Acquiring data for geospatial applications
After any preliminary planning—a step that should include careful consideration of at least the use cases for our application—we must acquire data. Acquisition involves not only the physical transfer of the data, but also processing the data to a particular format and importing it into whatever data storage scheme we have developed. This is usually called Extract, Transform, and Load (ETL).
Though ETL is the first major step in developing a web application, it should not be taken lightly. As with any information-based project, data often comes to us in a form that's not immediately useable—whether because of nonuniform formatting, uncertain metadata, or unknown field mapping. Although any of these can affect a GIS project, as GISs are organized around cartographic coordinate systems, the principle concern is usually that data must be spatially described in a uniform way, namely by a single CRS, as referred to earlier. To that end, data often requires georeferencing and spatial reference manipulation.

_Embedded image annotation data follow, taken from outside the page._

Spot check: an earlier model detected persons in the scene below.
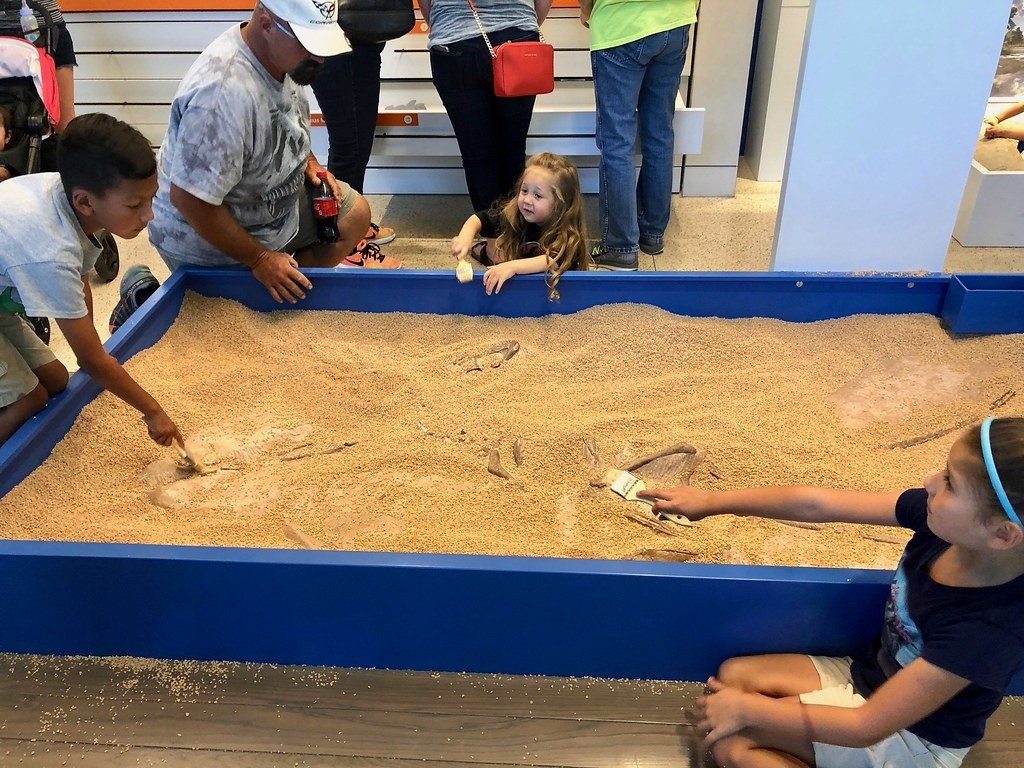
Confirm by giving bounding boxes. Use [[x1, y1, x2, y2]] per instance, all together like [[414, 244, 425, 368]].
[[0, 0, 120, 286], [451, 153, 592, 303], [0, 113, 188, 452], [310, 0, 402, 270], [983, 103, 1024, 154], [0, 105, 13, 182], [109, 1, 374, 336], [417, 0, 553, 268], [636, 418, 1024, 768], [578, 0, 701, 271]]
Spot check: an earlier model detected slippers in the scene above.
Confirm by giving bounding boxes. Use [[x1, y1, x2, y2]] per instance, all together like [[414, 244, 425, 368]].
[[471, 241, 492, 267]]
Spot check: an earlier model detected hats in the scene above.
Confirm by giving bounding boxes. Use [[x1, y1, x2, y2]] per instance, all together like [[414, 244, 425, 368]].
[[260, 0, 353, 57]]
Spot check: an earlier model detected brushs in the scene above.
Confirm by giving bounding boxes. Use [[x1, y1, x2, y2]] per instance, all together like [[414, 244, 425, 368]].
[[141, 415, 216, 476], [602, 466, 694, 529], [455, 252, 473, 282]]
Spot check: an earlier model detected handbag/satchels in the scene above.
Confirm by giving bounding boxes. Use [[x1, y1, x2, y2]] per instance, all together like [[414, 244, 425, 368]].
[[491, 42, 555, 96]]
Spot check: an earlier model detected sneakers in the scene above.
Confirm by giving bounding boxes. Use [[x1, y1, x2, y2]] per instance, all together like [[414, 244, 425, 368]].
[[638, 237, 664, 254], [359, 222, 396, 244], [334, 240, 402, 269], [109, 265, 160, 335], [588, 241, 638, 271]]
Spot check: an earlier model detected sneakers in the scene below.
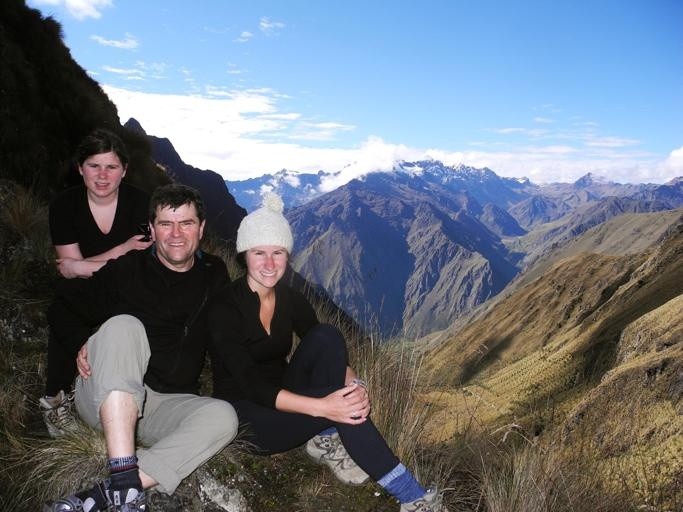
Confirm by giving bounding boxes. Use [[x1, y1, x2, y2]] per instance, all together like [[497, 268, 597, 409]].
[[305, 431, 372, 487], [51, 480, 113, 512], [37, 391, 82, 442], [399, 491, 451, 512], [112, 487, 150, 512]]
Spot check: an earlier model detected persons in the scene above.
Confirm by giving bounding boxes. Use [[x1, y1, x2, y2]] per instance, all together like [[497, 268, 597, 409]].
[[39, 130, 154, 409], [46, 183, 240, 512], [206, 192, 449, 511]]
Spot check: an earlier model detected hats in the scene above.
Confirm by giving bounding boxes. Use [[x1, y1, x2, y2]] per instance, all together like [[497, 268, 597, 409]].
[[236, 192, 295, 256]]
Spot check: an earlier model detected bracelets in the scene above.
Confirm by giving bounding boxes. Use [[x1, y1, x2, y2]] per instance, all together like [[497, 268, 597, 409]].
[[349, 379, 369, 395]]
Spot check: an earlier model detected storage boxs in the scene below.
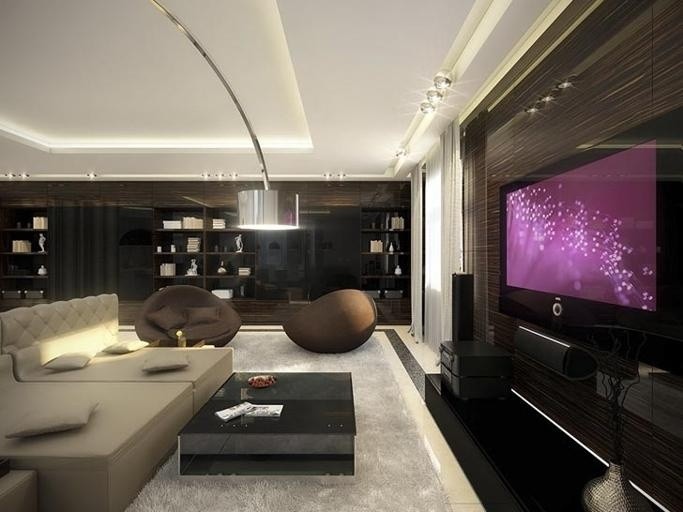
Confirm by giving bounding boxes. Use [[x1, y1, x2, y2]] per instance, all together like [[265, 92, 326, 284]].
[[440, 340, 512, 398]]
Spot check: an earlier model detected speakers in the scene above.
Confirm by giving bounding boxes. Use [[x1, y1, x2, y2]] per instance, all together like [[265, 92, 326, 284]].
[[454, 274, 474, 340]]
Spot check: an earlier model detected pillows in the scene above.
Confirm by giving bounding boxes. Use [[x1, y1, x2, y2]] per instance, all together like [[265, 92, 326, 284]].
[[141, 348, 188, 373], [145, 304, 185, 331], [43, 352, 91, 372], [186, 306, 220, 326], [5, 400, 99, 440], [101, 340, 148, 355]]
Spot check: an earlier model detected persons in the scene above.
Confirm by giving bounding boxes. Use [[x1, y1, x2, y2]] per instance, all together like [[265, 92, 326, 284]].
[[189, 259, 197, 275], [235, 234, 243, 251], [38, 234, 46, 252]]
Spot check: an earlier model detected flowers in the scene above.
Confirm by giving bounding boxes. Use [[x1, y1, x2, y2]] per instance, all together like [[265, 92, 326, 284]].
[[596, 364, 641, 464]]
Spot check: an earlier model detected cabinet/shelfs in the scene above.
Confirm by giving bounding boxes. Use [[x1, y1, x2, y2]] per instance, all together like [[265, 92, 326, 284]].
[[360, 207, 411, 299], [0, 207, 50, 299], [151, 206, 256, 299]]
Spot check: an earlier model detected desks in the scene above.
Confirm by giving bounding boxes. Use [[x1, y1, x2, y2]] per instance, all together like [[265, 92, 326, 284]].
[[425, 375, 667, 512], [0, 469, 37, 511]]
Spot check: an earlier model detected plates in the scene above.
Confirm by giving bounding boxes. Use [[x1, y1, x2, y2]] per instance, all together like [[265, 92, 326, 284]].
[[248, 375, 279, 389]]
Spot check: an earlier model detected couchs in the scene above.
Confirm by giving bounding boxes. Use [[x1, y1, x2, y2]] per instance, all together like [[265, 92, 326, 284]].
[[134, 285, 242, 347], [282, 290, 377, 354], [0, 292, 233, 512]]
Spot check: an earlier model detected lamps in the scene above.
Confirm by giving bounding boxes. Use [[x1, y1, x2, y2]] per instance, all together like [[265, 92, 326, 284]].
[[148, 1, 299, 232], [525, 103, 544, 113], [435, 70, 452, 89], [543, 92, 560, 105], [560, 77, 577, 92], [426, 89, 444, 102], [420, 103, 435, 114]]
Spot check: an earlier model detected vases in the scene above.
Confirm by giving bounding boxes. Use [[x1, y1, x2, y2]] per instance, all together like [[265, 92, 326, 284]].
[[583, 462, 639, 512]]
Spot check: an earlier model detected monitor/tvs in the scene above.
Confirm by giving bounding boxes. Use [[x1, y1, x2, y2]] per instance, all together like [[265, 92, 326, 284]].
[[498, 105, 683, 379]]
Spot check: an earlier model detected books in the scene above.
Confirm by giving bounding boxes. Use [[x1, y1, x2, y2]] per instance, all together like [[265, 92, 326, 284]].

For certain datasets, an ETL workflow is unnecessary because the data is already provided via web services. Using hosted data stored on the remote server and read directly from the Web by your application is a very attractive option, purely for ease of development if nothing else. However, you'll probably need to change the CRS, and possibly other formatting, of your local data to match that of the hosted data since hosted services are rarely provided in multiple CRSs. You must also consider whether the hosted data provides capabilities that support the interface of your application. You will find more information on this topic under the operational layer section of this chapter.
Producing geospatial data with georeferencing
By georeferencing, or attaching our data to coordinates, we assert the geographic location of each object in our data. Once our data is georeferenced, we can call it geospatial. Georeferencing is done according to the fields in the data and those available in some geospatial reference source.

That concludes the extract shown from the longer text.